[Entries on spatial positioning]
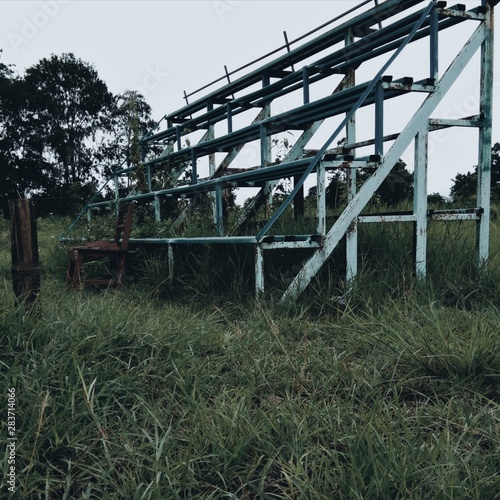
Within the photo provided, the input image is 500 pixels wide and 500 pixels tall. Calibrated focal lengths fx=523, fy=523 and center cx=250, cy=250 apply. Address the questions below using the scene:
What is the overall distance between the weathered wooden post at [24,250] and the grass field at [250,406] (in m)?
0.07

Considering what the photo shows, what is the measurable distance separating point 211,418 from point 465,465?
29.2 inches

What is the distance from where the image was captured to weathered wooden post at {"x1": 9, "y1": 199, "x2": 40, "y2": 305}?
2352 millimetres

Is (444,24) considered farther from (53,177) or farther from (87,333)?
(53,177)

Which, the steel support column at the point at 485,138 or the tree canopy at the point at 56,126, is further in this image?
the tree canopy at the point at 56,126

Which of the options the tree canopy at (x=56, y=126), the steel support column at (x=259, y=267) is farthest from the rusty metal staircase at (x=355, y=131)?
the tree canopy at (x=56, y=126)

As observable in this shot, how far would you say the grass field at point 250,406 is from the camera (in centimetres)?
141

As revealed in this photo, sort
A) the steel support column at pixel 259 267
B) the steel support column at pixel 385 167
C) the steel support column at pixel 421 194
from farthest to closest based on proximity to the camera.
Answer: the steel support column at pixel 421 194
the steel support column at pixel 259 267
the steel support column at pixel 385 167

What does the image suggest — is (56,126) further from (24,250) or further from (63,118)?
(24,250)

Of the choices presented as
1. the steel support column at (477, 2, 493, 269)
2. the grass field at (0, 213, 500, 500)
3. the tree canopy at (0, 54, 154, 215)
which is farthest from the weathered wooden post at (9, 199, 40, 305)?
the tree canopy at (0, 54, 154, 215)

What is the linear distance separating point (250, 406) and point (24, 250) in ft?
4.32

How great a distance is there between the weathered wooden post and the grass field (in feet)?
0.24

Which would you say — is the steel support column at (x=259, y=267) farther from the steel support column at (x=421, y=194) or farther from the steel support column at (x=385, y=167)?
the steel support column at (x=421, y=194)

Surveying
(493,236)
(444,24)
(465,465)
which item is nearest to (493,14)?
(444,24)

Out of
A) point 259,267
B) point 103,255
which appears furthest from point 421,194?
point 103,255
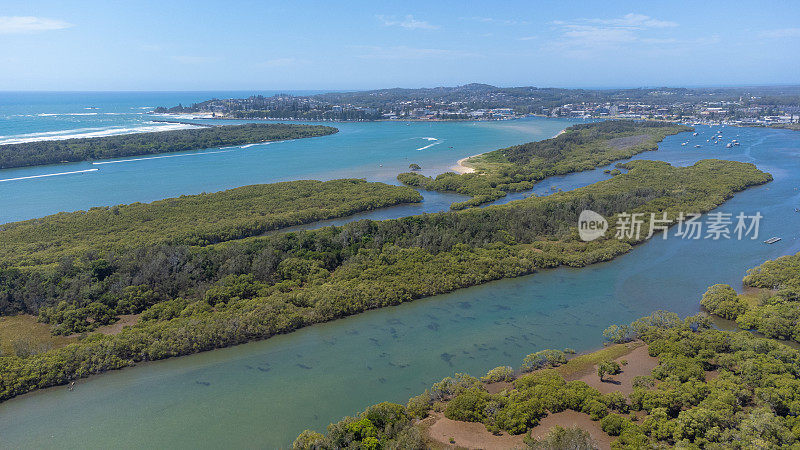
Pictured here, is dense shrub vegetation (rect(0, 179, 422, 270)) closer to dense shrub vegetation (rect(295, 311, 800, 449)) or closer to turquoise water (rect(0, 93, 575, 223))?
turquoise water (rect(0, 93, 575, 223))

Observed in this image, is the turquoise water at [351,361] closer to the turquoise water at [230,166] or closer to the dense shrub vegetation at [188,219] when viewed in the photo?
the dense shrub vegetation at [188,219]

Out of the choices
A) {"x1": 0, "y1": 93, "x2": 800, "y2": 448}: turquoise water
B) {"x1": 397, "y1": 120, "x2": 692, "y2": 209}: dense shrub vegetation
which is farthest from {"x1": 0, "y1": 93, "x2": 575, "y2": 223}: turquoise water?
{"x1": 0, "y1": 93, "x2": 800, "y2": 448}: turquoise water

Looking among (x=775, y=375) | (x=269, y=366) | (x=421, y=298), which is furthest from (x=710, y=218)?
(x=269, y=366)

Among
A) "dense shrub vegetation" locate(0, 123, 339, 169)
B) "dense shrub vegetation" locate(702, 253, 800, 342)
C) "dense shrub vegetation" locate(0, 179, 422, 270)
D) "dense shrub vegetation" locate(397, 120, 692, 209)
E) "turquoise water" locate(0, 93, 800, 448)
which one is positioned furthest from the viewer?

● Task goal
Repeat all of the data above word for word, minus the pictures.

● Finished exercise
Within the photo provided, the input image is 500 pixels wide and 500 pixels tall. Calibrated focal lengths fx=523, fy=523 and center cx=250, cy=250 apply. Address the questions below using the scene:
What is the overall distance between the weathered wooden post at [24,250] and the grass field at [250,406] (in m)?
0.07

Considering what the photo shows, what is the measurable distance separating point 211,418 from point 465,465?
29.2 inches

What is the distance from where the image was captured to weathered wooden post at {"x1": 9, "y1": 199, "x2": 40, "y2": 305}?
2352 millimetres

Is (444,24) considered farther from (53,177) or farther from (87,333)?
(53,177)

Which, the steel support column at the point at 485,138 or the tree canopy at the point at 56,126, is further in this image?
the tree canopy at the point at 56,126

Which of the options the tree canopy at (x=56, y=126), the steel support column at (x=259, y=267) is farthest from the rusty metal staircase at (x=355, y=131)?
the tree canopy at (x=56, y=126)

As observable in this shot, how far would you say the grass field at point 250,406 is from the camera (in centimetres)?
141

As revealed in this photo, sort
A) the steel support column at pixel 259 267
B) the steel support column at pixel 385 167
C) the steel support column at pixel 421 194
from farthest to closest based on proximity to the camera.
Answer: the steel support column at pixel 421 194
the steel support column at pixel 259 267
the steel support column at pixel 385 167

What does the image suggest — is (56,126) further from (24,250) or further from (63,118)?
(24,250)

Of the choices presented as
1. the steel support column at (477, 2, 493, 269)
2. the grass field at (0, 213, 500, 500)
3. the tree canopy at (0, 54, 154, 215)
which is farthest from the weathered wooden post at (9, 199, 40, 305)?
the tree canopy at (0, 54, 154, 215)

What is the linear distance separating point (250, 406) and point (24, 250) in ft?
4.32

How great a distance is there between the weathered wooden post and the grass field (in feet)?
0.24

Which would you say — is the steel support column at (x=259, y=267) farther from the steel support column at (x=421, y=194) or farther from the steel support column at (x=385, y=167)?
the steel support column at (x=421, y=194)

Surveying
(493,236)
(444,24)
(465,465)
which item is nearest to (493,14)?
(444,24)

Out of
A) point 259,267
B) point 103,255
which appears furthest from point 421,194?
point 103,255
Pictured here, is dense shrub vegetation (rect(0, 179, 422, 270)) closer to dense shrub vegetation (rect(295, 311, 800, 449)) or closer to turquoise water (rect(0, 93, 575, 223))?
turquoise water (rect(0, 93, 575, 223))

Observed in this image, is the turquoise water at [351,361] closer to the turquoise water at [230,166] or closer to the dense shrub vegetation at [188,219] when viewed in the photo?
the dense shrub vegetation at [188,219]

Out of the choices
A) {"x1": 0, "y1": 93, "x2": 800, "y2": 448}: turquoise water
B) {"x1": 397, "y1": 120, "x2": 692, "y2": 209}: dense shrub vegetation
which is farthest from {"x1": 0, "y1": 93, "x2": 575, "y2": 223}: turquoise water?
{"x1": 0, "y1": 93, "x2": 800, "y2": 448}: turquoise water

Looking among (x=775, y=375) | (x=269, y=366) | (x=421, y=298), which is furthest from (x=710, y=218)?
(x=269, y=366)

Among
A) "dense shrub vegetation" locate(0, 123, 339, 169)
B) "dense shrub vegetation" locate(702, 253, 800, 342)
C) "dense shrub vegetation" locate(0, 179, 422, 270)
D) "dense shrub vegetation" locate(397, 120, 692, 209)
E) "turquoise water" locate(0, 93, 800, 448)
which one is positioned furthest from the viewer?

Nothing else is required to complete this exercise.